Le ministre Ag Erlaf face à la classe politique : «Je ne vous invite à appliquer aucune loi»

A la question de savoir si la suite du processus électoral en cours sera régulée par l’ancienne loi électorale ou plutôt par la nouvelle loi, le dernier cadre de concertation ministère de l’Administration territoriale-partis politiques n’a pas eu de réponse.

Pendant que la campagne électorale bat son plein, la classe politique reste toujours dans le dilemme quant à la loi qui régira les élections communales de 2016. Quand bien même elle a dominé les débats lors du Cadre de concertation du lundi 7 novembre (le tout-premier depuis l’arrivée de M. Ag Erlaf à la tête de l’Administration territoriale), la question reste à ce jour en suspens. En tout cas, le ministre de l’Administration territoriale, de la Décentralisation et de la Réforme de l’Etat, Mohamed Ag Erlaf, s’est dit incompétent pour donner une réponse juridique à l’équation, donc de la trancher. «En tant que ministre, je ne veux d’aucune loi et je ne vous invite à appliquer aucune loi. Il y a une structure compétente pour cela.

Tant qu’elle ne s’est pas prononcée, je ne vous dirai quoi que ce soit », a-t-il répondu à cette question posée de façon récente.

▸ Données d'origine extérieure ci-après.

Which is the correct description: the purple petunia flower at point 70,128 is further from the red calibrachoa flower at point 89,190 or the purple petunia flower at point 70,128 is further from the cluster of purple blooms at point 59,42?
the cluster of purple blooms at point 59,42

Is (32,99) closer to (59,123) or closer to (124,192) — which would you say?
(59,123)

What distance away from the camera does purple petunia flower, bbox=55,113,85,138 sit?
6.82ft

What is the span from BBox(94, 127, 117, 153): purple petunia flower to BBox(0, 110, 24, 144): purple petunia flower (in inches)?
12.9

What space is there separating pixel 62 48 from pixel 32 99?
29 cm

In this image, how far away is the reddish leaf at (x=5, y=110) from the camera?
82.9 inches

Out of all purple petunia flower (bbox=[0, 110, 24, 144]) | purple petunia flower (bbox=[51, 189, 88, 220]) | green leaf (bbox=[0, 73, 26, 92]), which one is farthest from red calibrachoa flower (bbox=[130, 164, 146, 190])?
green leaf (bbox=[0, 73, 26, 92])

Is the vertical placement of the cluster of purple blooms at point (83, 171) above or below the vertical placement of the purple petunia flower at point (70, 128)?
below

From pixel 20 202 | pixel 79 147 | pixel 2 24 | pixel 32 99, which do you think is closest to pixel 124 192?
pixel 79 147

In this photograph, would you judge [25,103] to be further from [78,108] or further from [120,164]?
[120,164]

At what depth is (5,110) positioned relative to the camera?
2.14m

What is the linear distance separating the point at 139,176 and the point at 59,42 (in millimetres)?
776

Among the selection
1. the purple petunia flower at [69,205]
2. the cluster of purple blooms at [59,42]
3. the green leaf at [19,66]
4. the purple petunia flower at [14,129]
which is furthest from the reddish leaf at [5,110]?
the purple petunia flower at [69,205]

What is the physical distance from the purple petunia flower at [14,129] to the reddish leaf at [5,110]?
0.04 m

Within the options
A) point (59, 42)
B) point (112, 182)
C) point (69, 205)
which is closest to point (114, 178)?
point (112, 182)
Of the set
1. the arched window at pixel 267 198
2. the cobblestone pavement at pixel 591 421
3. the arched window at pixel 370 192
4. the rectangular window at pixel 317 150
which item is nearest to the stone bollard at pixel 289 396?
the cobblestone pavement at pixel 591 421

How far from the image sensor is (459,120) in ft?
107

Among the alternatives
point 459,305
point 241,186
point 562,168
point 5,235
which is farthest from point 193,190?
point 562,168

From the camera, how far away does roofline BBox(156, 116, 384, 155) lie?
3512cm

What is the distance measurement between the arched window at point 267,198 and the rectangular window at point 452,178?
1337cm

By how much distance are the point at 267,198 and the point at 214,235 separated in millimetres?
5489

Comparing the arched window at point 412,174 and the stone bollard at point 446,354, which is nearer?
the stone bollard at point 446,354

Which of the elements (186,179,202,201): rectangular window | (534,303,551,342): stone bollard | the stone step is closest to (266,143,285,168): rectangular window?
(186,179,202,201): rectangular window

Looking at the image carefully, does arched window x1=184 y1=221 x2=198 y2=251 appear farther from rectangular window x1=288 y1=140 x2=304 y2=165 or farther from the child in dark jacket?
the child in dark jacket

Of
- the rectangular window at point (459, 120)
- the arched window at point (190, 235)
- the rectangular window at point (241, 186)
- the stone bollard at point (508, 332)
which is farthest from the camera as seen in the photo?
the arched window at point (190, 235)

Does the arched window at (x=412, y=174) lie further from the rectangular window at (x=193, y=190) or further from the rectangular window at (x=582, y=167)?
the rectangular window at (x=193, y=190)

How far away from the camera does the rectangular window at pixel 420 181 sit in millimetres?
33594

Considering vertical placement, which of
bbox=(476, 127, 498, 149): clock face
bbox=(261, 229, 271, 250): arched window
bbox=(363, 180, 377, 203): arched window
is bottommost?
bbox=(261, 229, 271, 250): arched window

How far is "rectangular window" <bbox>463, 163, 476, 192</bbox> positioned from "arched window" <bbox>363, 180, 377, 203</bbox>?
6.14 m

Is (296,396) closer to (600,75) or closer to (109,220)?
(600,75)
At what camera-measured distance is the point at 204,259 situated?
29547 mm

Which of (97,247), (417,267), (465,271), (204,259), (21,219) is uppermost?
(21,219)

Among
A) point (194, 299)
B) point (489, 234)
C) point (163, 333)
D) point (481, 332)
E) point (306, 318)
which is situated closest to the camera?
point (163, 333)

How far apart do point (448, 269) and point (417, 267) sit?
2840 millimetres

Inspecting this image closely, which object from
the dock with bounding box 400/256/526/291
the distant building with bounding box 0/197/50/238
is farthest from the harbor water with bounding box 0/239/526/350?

M. Ag Erlaf s’est contenté de faire remarquer que la convocation du collège électoral, la constitution de la Ceni et la validation des candidatures ont été faites sur la base de l’ancienne loi. «Mais, pour le reste, il est nécessaire qu’on s’adresse à qui de droit… », a-t-il indiqué. Dr Befon Cissé de l’URD a, lui, souhaité que le Cadre convienne de quelque chose.

Il a ainsi proposé que l’ancienne loi régisse les élections communales, quand bien même il estime que son parti en a été victime, notamment dans le cadre de la validation des listes de candidatures. Proposition qui sera renvoyée à la prochaine réunion du cadre de concertation. De son côté, le président du Pari, M. Kassogué a estimé que, juridiquement, la question de savoir si l’ancienne loi ou la nouvelle doit régir le processus en cours ne se pose pas. Car la loi n°2016-048 du 17 octobre 2016 portant loi électorale au Mali abroge toute disposition antérieure contraire. Dès lors, la loi n°0-044 du 4 septembre 2006 ne devrait plus s’appliquer.

Par ailleurs, en réponse à des récriminations de Dr Befon Cissé, selon lesquelles l’URD aurait été ciblée pour l’éliminer dans les communes qui sont censées être ses fiefs, Mohamed Ag Erlaf a rappelé que le ministre de l’Administration territoriale n’est pas le juge du contentieux électoral. Ajoutant que son département n’attend que tous les litiges soient vidés pour finaliser la confection des spécimens de bulletins de vote. Lesquels devraient être disponibles au plus tard 48h après le ‘’dépôt’’ des contentieux électoraux, sauf pour les régions du Nord où ils seront acheminés en même temps que les listes électorales.

Face à des rumeurs qui feraient croire que les élections communales ne se tiendront pas dans les localités de Djenné et Youwarou, le ministre de l’Administration territoriale a été on ne peut plus clair : « il n’a pas été question de reporter les élections sur une quelconque partie du territoire à priori. C’est après la date du 20 novembre qu’on fera le constat, pas avant », a-t-il dit. Partant, le ministre Ag Erlaf a insisté sur la nécessité de tenir les communales là où cela est possible car, au delà de l’aspect politique de l’expiration des mandats des maires, c’est leur qualité d’ordonnateurs des dépenses publiques qui pose aujourd’hui problème, a expliqué Mohamed Ag Erlaf.

D’autres questions relatives aux cartes Nina, aux spécimens et à l’affichage des photos de campagne ont également été abordées au cours de ladite réunion.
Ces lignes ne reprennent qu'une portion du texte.